> _BRIEF A_
Translate the sentence "Shortcuts, such as lowering academic standards, do not work." from the passage on self-esteem in schools into Spanish.
> _BRIEF B_
Print the passage on self-esteem in schools from "It’s ironic that" to "is embarrassingly poor.".
──────── TEXT SEGMENT ────────
This is a flimsy notion, and no one believes it. Not for very long, anyway. Like it or not, self-esteem is very much a function of such unyielding realities as what we can do, what we’ve done with what we have, what we’ve made of ourselves.
Yet you’d never know it if all you read were education journals. Certainly, self-esteem is also to some extent a matter of luck, the vicissitudes of such factors as relationships, opportunities, and upbringing. But these are not, at least primarily, the school’s province. The school--with every effort toward sensitivity, compassion, and encouragement--is in the business of teaching: of cultivating ability, talent, decency, and the capacity for sustained application, the belief that you get what you pay for.
And in addressing interpersonal relations (a focus of our concern with self-esteem), we’d probably do well to make education more participatory and provide more opportunities for performance and interaction. Having students speak, discuss a story, explain a math problem, or read a paper to classmates would go a long way toward building the connections that help foster self-respect. These kinds of activities offer the best opportunity for promoting self-esteem, albeit on the wreckage of emotional misfortune some students bring with them into the classroom.
Shortcuts, such as lowering academic standards, do not work. Ask any teacher, in a moment of candor, if he can get average kids, the majority of students, to put forth a sufficient effort in school, make good use of class time, or apply themselves fairly conscientiously to homework and other assignments. An alarming number of teachers don’t think they can. Many complain that only about half of their students will even do homework.
Yet promotion is nearly automatic, and grades, which might point up these tendencies, are higher than ever. Can we, in an attempt to be “encouraging,” be so accommodating and still expect the level of achievement that makes for real self-esteem?
What grade inflation suggests, at least tacitly, is that what students are doing is good enough, and that our insistence on quality is a bluff.
It’s ironic that the rationale often cited for generous grading and a reluctance to fail students centers on developing self-esteem. In the name of self-esteem, we are asked to give young people something they didn’t earn in the mistaken hope that they can go on to master what is presumably harder than what they have already failed to learn.
What they do learn is to play the game--the essence of which is that standards are not based on what students should do, or are able to do, but on what they will do, no matter how low the common denominator. Which is, as we know, pretty low: Among industrialized nations, our performance in every academic category is embarrassingly poor.
──────── DATA SUPPLIED ────────
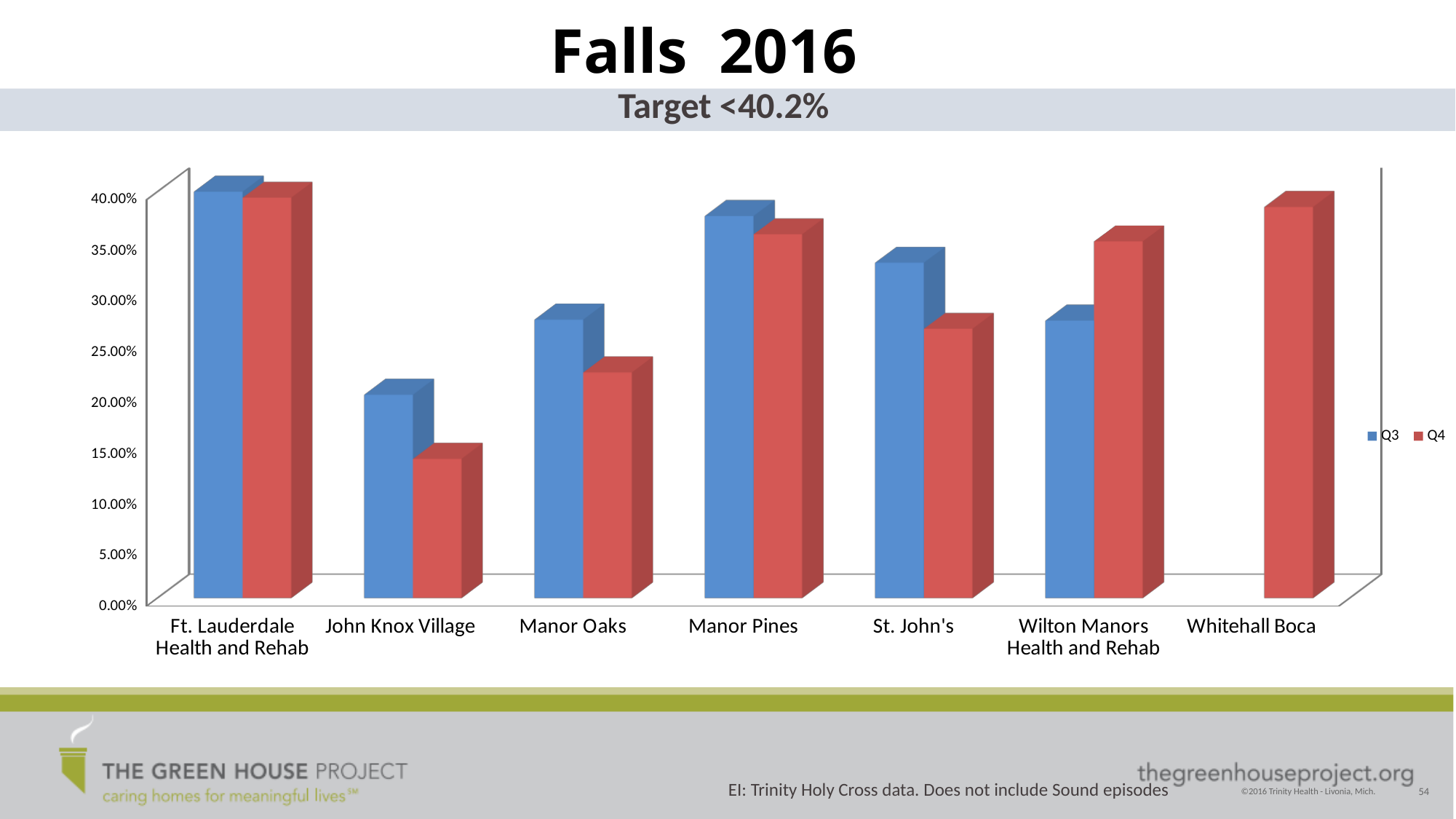
What target value is stated below the chart title? <40.2% Which facility has the lowest Q3 value? John Knox Village For John Knox Village, which is larger, the Q3 or the Q4 value? Q3 What kind of chart is shown on the slide? bar chart How many facilities are shown on the x axis of the chart? 7 Is the Q4 value for John Knox Village greater or less than 20.00%? less Is the Q3 value for St. John's greater or less than 30.00%? greater For Wilton Manors Health and Rehab, which is larger, the Q3 or the Q4 value? Q4 Which facility has the highest Q3 value? Ft. Lauderdale Health and Rehab How many series does the legend list? 2 Which facility has the lowest Q4 value? John Knox Village Which facility has only a Q4 bar and no Q3 bar? Whitehall Boca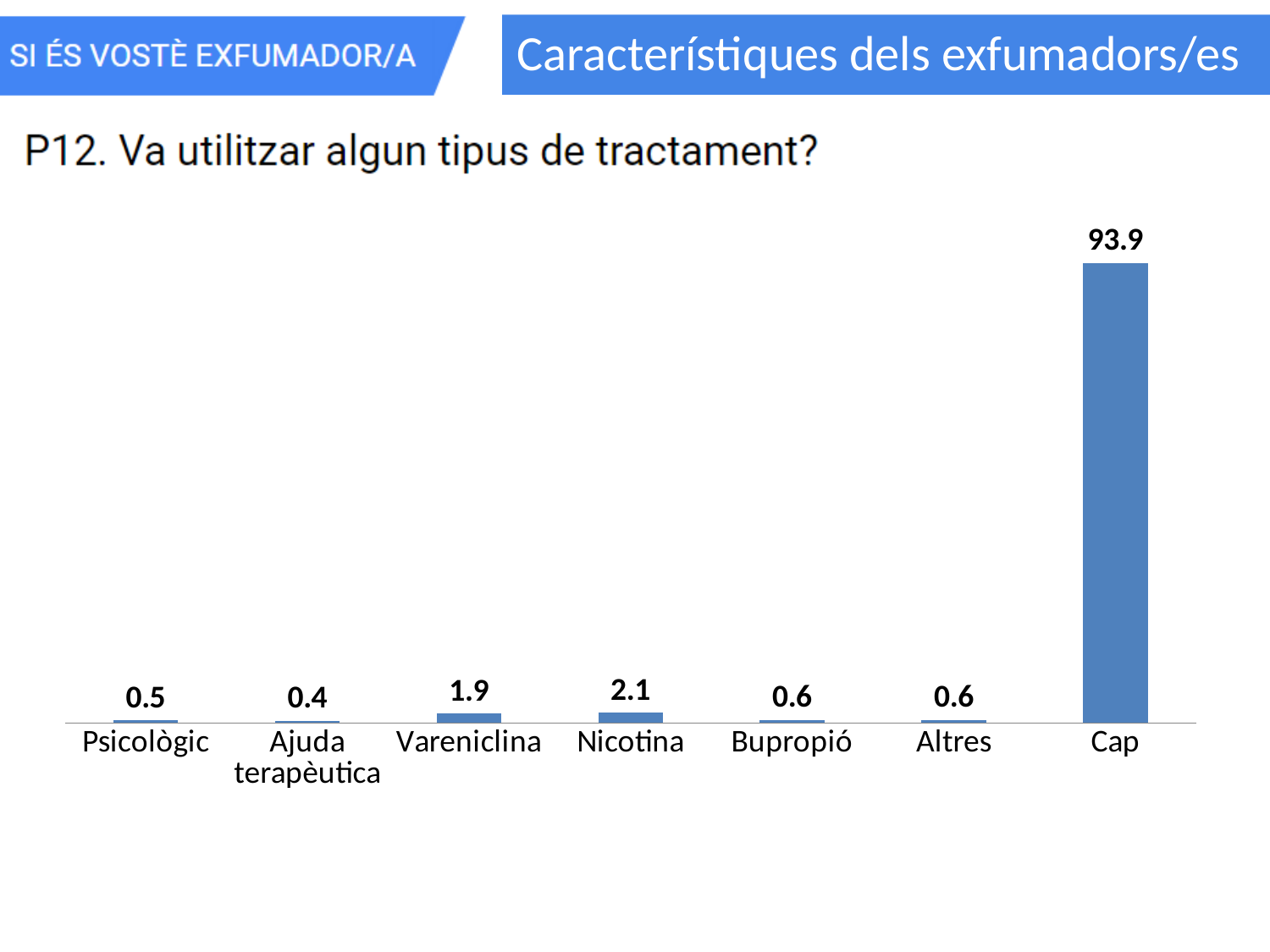
What is the value for Ajuda terapèutica? 0.4 What question is the chart about, as written above it? P12. Va utilitzar algun tipus de tractament? Which category has the lowest value? Ajuda terapèutica What kind of chart is shown on the slide? Bar chart What is the value for Vareniclina? 1.9 Which category has the highest value? Cap How many categories are shown on the x axis? 7 Which is larger, the value for Vareniclina or the value for Psicològic? Vareniclina What is the value for Cap? 93.9 What is the difference between the values for Cap and Nicotina? 91.8 What is the value for Nicotina? 2.1 What is the difference between the values for Nicotina and Vareniclina? 0.2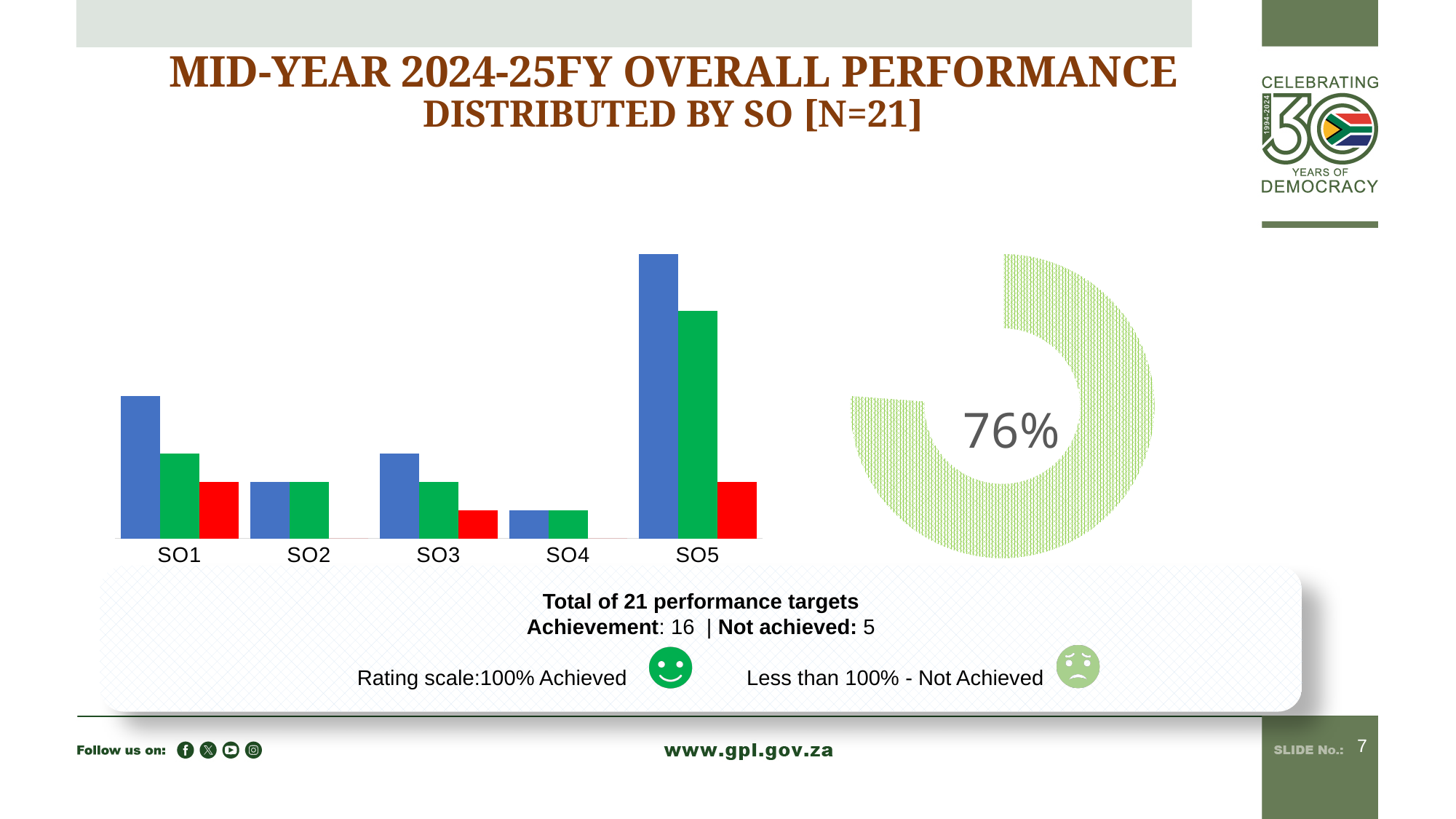
How many categories are shown on the x axis of the bar chart? 5 What kind of chart is the chart on the left of the slide? bar chart In the bar chart, is the blue bar for SO5 taller or shorter than the blue bar for SO1? taller What is the label of the first category on the x axis of the bar chart? SO1 What percentage is shown in the centre of the doughnut chart on the right? 76% What kind of chart is the chart on the right of the slide? doughnut chart In the bar chart, is the blue bar for SO1 taller or shorter than the blue bar for SO3? taller What colour is the tallest bar in the bar chart? blue In the bar chart, which category has the tallest blue bar? SO5 In the bar chart, which category has the shortest blue bar? SO4 In the bar chart, which category has the tallest green bar? SO5 In the bar chart, which category has the tallest red bar? SO1 and SO5 (tied)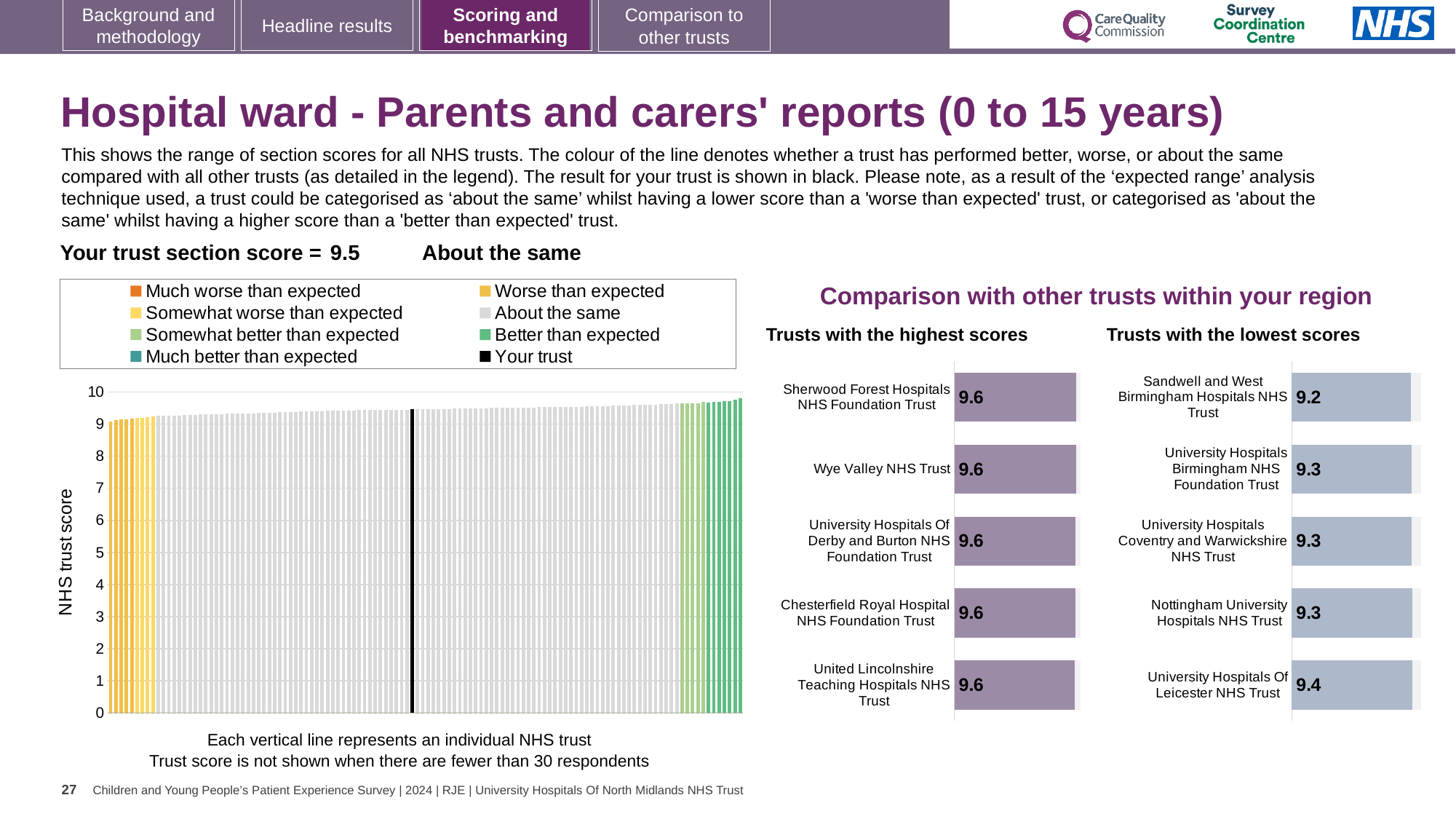
How many trusts are listed in the 'Trusts with the highest scores' chart? 5 In the 'Trusts with the highest scores' chart, what is the score for Wye Valley NHS Trust? 9.6 In the 'Trusts with the lowest scores' chart, what is the score for Sandwell and West Birmingham Hospitals NHS Trust? 9.2 In the 'Trusts with the lowest scores' chart, which has the larger score: Nottingham University Hospitals NHS Trust or Sandwell and West Birmingham Hospitals NHS Trust? Nottingham University Hospitals NHS Trust In the 'Trusts with the lowest scores' chart, what is the score for University Hospitals Of Leicester NHS Trust? 9.4 In the 'Trusts with the lowest scores' chart, which trust has the highest score? University Hospitals Of Leicester NHS Trust In the main chart on the left showing all NHS trusts, do the values rise or fall from left to right along the x axis? Rise In the 'Trusts with the lowest scores' chart, what is the difference between the scores of University Hospitals Of Leicester NHS Trust and Sandwell and West Birmingham Hospitals NHS Trust? 0.2 How many entries does the legend of the main chart on the left list? 8 In the 'Trusts with the lowest scores' chart, which trust has the lowest score? Sandwell and West Birmingham Hospitals NHS Trust What is the y-axis label of the main chart on the left? NHS trust score What kind of chart is the 'Trusts with the lowest scores' chart? Bar chart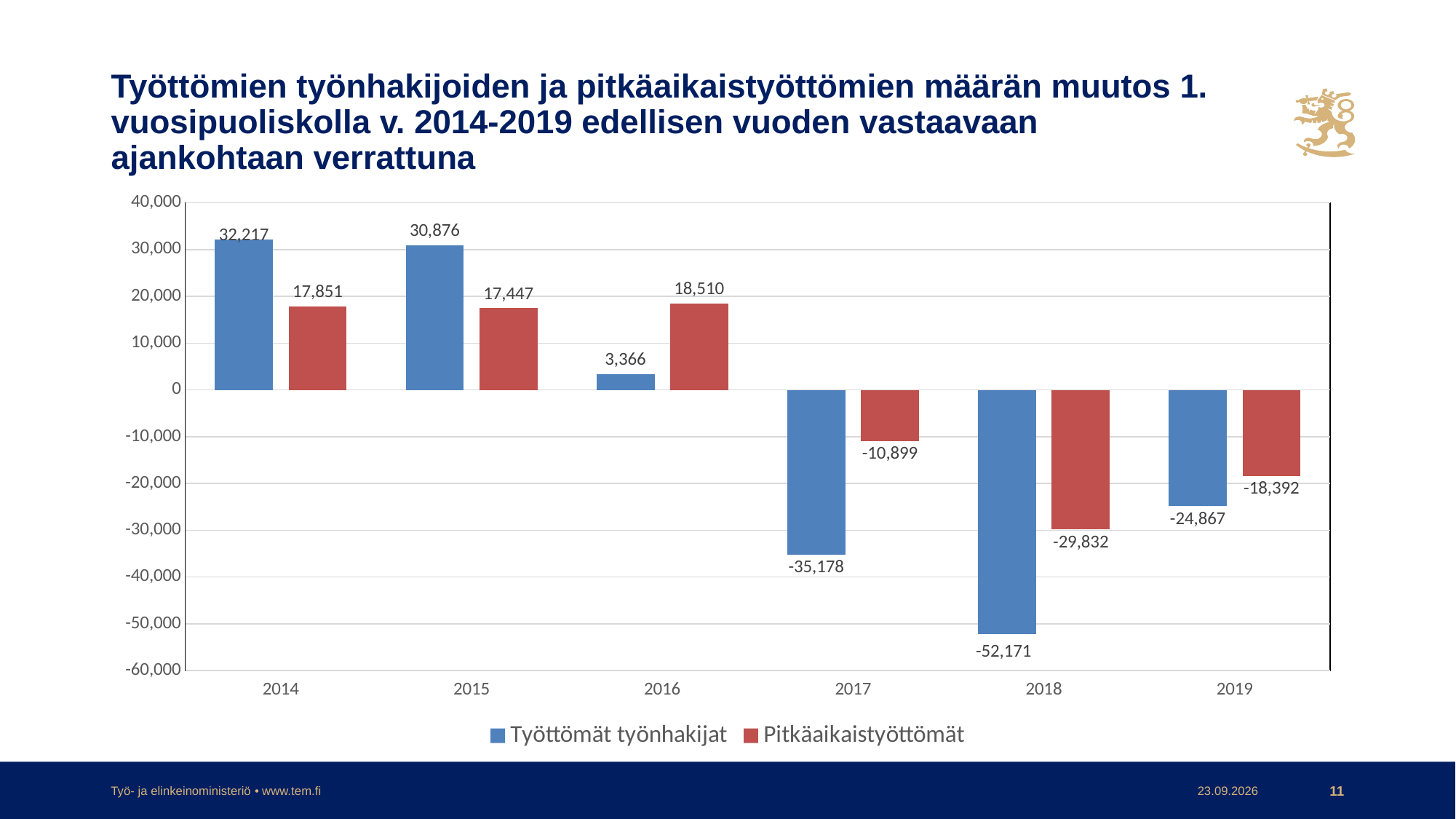
How many years are shown on the x axis? 6 In which year is the value for Pitkäaikaistyöttömät lowest? 2018 What kind of chart is shown on the slide? Bar chart In which year is the value for Työttömät työnhakijat highest? 2014 What is the value for Pitkäaikaistyöttömät in 2019? -18,392 How many series does the legend list? 2 What is the value for Työttömät työnhakijat in 2014? 32,217 What is the value for Työttömät työnhakijat in 2018? -52,171 What is the difference between the Työttömät työnhakijat value and the Pitkäaikaistyöttömät value in 2015? 13,429 Which colour represents Pitkäaikaistyöttömät in the legend? Red Which is larger in 2016, the value for Työttömät työnhakijat or the value for Pitkäaikaistyöttömät? Pitkäaikaistyöttömät What is the value for Pitkäaikaistyöttömät in 2016? 18,510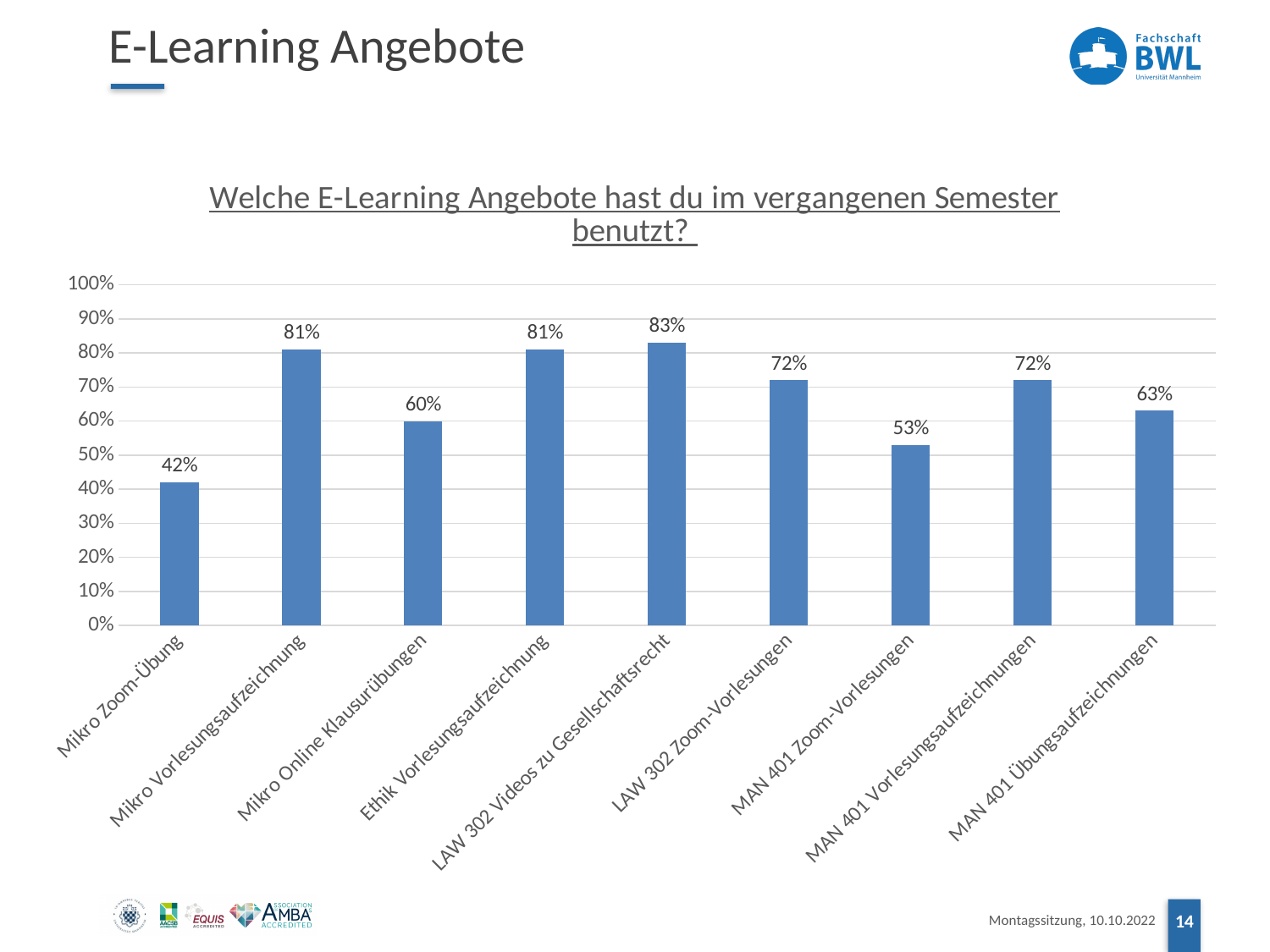
What is the value for MAN 401 Zoom-Vorlesungen? 53% How many categories are shown in the chart? 9 Which is larger, LAW 302 Zoom-Vorlesungen or MAN 401 Zoom-Vorlesungen? LAW 302 Zoom-Vorlesungen What kind of chart is shown on the slide? bar chart What is the value for Mikro Zoom-Übung? 42% What is the value for LAW 302 Videos zu Gesellschaftsrecht? 83% Which category has the highest value? LAW 302 Videos zu Gesellschaftsrecht Which category has the lowest value? Mikro Zoom-Übung What is the value for MAN 401 Übungsaufzeichnungen? 63% What is the difference between Mikro Vorlesungsaufzeichnung and Mikro Online Klausurübungen? 21% What is the title of the chart? Welche E-Learning Angebote hast du im vergangenen Semester benutzt? Is the value for Ethik Vorlesungsaufzeichnung greater or less than 70%? greater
────────
> _WRITTEN REPLY A_
Los atajos, como rebajar los estándares académicos, no funcionan.

> _WRITTEN REPLY B_
It’s ironic that the rationale often cited for generous grading and a reluctance to fail students centers on developing self-esteem. In the name of self-esteem, we are asked to give young people something they didn’t earn in the mistaken hope that they can go on to master what is presumably harder than what they have already failed to learn.
What they do learn is to play the game--the essence of which is that standards are not based on what students should do, or are able to do, but on what they will do, no matter how low the common denominator. Which is, as we know, pretty low: Among industrialized nations, our performance in every academic category is embarrassingly poor.